You may find this hard to believe but the biggest vote getter in the last Tuesday’s primary was Governor Mike Pence.

I’ll let that sit for a second.

Yup, the man who has been taking it on the chin when it comes to RFRA, LGBT rights, the abortion issue, you name it, got more votes than anyone on the ballot last week.

According to the most recent unofficial results published at the Secretary of State’s website, Pence got nearly 814,000 votes; 813,897 to be exact.  That by the way is approximately 267,000 more votes than John Gregg received who got slightly more than 546,000.  Pence also got more votes than Hillary Clinton and Bernie Sanders combined.

Now of course, the anti-Pence narrative has been two-fold.  First, Pence ran unopposed.  Second there were 26 percent of Republicans who voted in the primary chose not to choose him.

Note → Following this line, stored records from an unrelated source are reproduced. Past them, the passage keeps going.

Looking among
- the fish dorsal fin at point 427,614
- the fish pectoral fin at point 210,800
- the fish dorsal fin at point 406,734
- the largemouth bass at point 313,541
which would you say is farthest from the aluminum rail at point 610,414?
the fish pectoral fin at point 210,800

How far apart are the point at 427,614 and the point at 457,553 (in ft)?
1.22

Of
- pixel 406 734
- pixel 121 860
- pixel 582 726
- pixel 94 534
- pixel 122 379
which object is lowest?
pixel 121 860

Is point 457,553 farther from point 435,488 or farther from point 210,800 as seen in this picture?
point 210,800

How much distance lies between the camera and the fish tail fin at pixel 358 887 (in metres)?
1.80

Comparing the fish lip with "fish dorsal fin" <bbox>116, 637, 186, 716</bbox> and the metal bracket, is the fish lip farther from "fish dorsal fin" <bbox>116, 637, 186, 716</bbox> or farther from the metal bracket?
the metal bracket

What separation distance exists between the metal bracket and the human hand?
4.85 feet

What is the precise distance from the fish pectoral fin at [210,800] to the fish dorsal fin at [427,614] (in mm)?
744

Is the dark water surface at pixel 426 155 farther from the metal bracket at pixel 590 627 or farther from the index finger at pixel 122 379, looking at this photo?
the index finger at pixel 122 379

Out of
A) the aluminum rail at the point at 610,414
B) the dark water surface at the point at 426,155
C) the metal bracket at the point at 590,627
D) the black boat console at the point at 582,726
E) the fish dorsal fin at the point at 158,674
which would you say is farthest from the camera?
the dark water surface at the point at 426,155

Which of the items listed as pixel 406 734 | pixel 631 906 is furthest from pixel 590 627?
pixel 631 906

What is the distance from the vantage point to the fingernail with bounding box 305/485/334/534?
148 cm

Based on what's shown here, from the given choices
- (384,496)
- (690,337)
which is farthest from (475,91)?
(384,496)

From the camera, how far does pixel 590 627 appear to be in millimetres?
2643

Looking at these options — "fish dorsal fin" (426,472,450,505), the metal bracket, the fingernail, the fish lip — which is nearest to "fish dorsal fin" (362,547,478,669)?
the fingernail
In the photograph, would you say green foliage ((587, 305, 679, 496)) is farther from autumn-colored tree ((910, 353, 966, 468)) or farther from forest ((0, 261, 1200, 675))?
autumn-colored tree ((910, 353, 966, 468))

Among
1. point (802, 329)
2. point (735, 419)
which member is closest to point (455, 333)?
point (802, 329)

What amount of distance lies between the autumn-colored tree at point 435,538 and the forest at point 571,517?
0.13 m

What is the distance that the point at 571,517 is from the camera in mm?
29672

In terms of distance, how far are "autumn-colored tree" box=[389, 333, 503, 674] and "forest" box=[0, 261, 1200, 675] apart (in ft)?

Fair enough, now let’s put that in perspective.  Let’s say for sake of argument that a “non-vote” for Pence was a “no vote” and 26 percent of Republican primary voters wanted someone else on the ballot.  If we accept that as true then logic dictates that 74 percent of Republican primary voters wanted him on the ballot.  Right?

Secondly, the folks touting that 26 percent drop off between the Presidential and Governor’s race seem to have conveniently forgotten that there were two races in between those spots, the U.S. Senate and Congressional districts.  And when you look at the theory of voter drop off as you go down the ballot, things tend to get put in a little more perspective.

  • Presidential primary – 1.1 million votes cast
  • U.S. Senate primary – 983,000 votes cast (11 percent drop off)
  • Congressional primaries – 908,000 votes cast (18 percent drop off)
  • Governor Mike Pence – 814,000 votes cast (26 percent drop off)

So as you can see, the “drop off” had already started long before primary voters got to the Governor’s slot.

And if you really want to dig, there was a combined 11 percent drop from the total number of Congressional primary votes and the votes for the Governor, or in other words, 94,000 Hoosiers decided not to vote for Pence.  Now let’s assume those non-votes are no votes and they all will vote for John Gregg in November.  Instead of 267,000 vote head start, Pence has a 173,000 vote start.  Which is about 100,000 more votes than what Pence beat Gregg by the last time.

Now this is not to say that Pence doesn’t have a lot of work to do this campaign season.  Heck, even the Governor will be the first one to tell you he has  a lot of work he’ll have to do to win back those moderates and independents who are crucial to any victory.  However, if you are going to try and take the primary results to begin writing the political obituary of Mike Pence, you may find that rumors of his political demise might be somewhat grossly exaggerated.